→ **Exercices**
1) Relevez toutes les années mentionnées dans l'intervention sur l'égalité professionnelle.
2) Dans l'intervention sur l'égalité professionnelle, recopiez mot pour mot le passage qui commence par « Je suis le premier » et se termine par « et les hommes ? ».

→ **Texte**
# # # #
Intervention de Dominique Prince

Réunion du 2 mars 2016 à 16h00
Délégation de l'assemblée nationale aux droits des femmes et à l'égalité des chances entre les hommes et les femmes

Dominique Prince, délégué à la diversité et à l'égalité professionnelle au ministère des finances et des comptes publics :

Je suis le premier à constater qu'il y a encore beaucoup de progrès à faire. D'ailleurs, la parité n'aurait pas été atteinte si ma directrice, que vous aviez invitée, avait pu se déplacer. Elle m'a d'ailleurs chargée de vous présenter ses regrets et ses excuses.

Mais comment les ministères se sont-ils saisis de la question de l'égalité professionnelle entre les femmes et les hommes ?

Je vais vous expliquer, et ce sera le fil de mon rapide exposé, pourquoi j'interviens comme « délégué à la diversité et à l'égalité professionnelle » et non comme « haut fonctionnaire à la promotion de l'égalité ». En fait, je cumule les deux fonctions, mais chronologiquement, j'ai d'abord été Délégué à la diversité et à l'égalité professionnelle, parce que cette dynamique a été lancée à Bercy en 2009 – donc avant 2012, date de la mise en place du réseau des hauts fonctionnaires à la promotion de l'égalité par la DGAFP.
# # # #
→ **Extrait de données**
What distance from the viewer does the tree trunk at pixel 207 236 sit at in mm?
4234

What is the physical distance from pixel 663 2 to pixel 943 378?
# # # #
→ **Réponses par exercice**
1) 2016, 2009, 2012

2)
Je suis le premier à constater qu'il y a encore beaucoup de progrès à faire. D'ailleurs, la parité n'aurait pas été atteinte si ma directrice, que vous aviez invitée, avait pu se déplacer. Elle m'a d'ailleurs chargée de vous présenter ses regrets et ses excuses.

Mais comment les ministères se sont-ils saisis de la question de l'égalité professionnelle entre les femmes et les hommes ?